Excerpt provided
★ ★ ★ ★
Reconstitution of recombinant chromatin establishes a requirement for histone-tail modifications during chromatin assembly and transcription

Alejandra Loyola, Gary LeRoy, Yuh Hwa Wang, Danny Reinberg

Research output: Contribution to journalArticlepeer-review

94 Citations (Scopus)

Abstract

The human ISWI-containing factor RSF (remodeling and spacing factor) was found to mediate nucleosome deposition and, in the presence of ATP, generate regularly spaced nucleosome arrays. Using this system, recombinant chromatin was reconstituted with bacterially produced histones. Acetylation of the histone tails was found to play an important role in establishing regularly spaced nucleosome arrays. Recombinant chromatin lacking histone acetylation was impaired in directing transcription. Histone-tail modifications were found to regulate transcription from the recombinant chromatin. Acetylation of the histone tails by p300 was found to increase transcription. Methylation of the histone H3 tail by Suv39H1 was found to repress transcription in an HP1-dependent manner. The effects of histone-tail modifications were observed in nuclear extracts. A highly reconstituted RNA polymerase II transcription system was refractory to the effect imposed by acetylation and methylation.
★ ★ ★ ★
Your tasks
a: Rename "chromatin" as "nucleoprotein" in the chromatin abstract, starting at the words "Reconstitution of recombinant" and stopping after "94 Citations (Scopus)".
b: Put this sentence from the chromatin abstract into Spanish: "Acetylation of the histone tails by p300 was found to increase transcription."
The listing that comes next has nothing to do with the chromatin abstract.

Excerpted records
★ ★ ★ ★
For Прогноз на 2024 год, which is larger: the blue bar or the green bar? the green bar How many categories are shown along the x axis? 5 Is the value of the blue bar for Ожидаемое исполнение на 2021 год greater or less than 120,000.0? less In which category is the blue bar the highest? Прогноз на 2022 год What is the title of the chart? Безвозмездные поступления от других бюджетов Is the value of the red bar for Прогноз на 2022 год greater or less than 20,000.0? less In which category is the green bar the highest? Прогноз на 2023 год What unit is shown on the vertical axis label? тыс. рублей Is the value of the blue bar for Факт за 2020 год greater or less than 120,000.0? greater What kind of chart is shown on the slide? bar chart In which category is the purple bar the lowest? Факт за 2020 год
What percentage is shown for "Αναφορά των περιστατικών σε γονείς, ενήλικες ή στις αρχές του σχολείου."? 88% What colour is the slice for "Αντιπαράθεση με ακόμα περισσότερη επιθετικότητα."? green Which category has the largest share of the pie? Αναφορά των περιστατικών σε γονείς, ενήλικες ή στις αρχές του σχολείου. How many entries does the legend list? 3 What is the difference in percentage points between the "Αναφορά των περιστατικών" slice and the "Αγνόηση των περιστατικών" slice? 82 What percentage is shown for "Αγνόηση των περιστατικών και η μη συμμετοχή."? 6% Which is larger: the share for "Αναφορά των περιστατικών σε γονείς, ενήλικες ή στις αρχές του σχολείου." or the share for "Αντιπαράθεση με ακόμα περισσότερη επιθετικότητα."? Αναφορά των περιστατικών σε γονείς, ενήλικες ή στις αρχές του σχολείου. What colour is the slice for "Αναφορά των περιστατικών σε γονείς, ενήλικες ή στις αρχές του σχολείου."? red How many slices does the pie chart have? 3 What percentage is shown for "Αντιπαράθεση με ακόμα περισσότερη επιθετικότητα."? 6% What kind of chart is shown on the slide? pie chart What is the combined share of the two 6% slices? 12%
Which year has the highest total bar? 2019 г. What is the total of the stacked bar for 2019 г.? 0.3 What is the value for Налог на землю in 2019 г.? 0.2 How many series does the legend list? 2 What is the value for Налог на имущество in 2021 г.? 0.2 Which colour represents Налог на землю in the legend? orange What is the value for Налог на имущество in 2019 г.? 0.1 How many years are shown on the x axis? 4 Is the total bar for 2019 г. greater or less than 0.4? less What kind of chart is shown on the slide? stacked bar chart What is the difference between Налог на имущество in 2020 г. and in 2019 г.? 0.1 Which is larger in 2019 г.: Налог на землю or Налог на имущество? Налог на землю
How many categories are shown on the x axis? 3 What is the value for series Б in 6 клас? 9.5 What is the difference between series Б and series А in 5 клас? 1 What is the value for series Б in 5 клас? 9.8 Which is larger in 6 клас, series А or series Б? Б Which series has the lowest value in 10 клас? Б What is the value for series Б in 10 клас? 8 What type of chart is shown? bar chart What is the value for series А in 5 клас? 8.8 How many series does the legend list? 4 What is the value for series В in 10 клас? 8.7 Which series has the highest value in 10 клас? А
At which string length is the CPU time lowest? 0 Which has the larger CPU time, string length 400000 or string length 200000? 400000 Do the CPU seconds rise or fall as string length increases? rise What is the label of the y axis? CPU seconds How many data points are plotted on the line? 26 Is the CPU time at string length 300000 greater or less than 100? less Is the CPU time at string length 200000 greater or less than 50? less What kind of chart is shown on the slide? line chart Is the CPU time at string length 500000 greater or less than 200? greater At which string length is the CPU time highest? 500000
★ ★ ★ ★
Exercise answers
a:
Reconstitution of recombinant nucleoprotein establishes a requirement for histone-tail modifications during nucleoprotein assembly and transcription

Alejandra Loyola, Gary LeRoy, Yuh Hwa Wang, Danny Reinberg

Research output: Contribution to journalArticlepeer-review

94 Citations (Scopus)

b: Se encontró que la acetilación de las colas de las histonas por p300 aumenta la transcripción.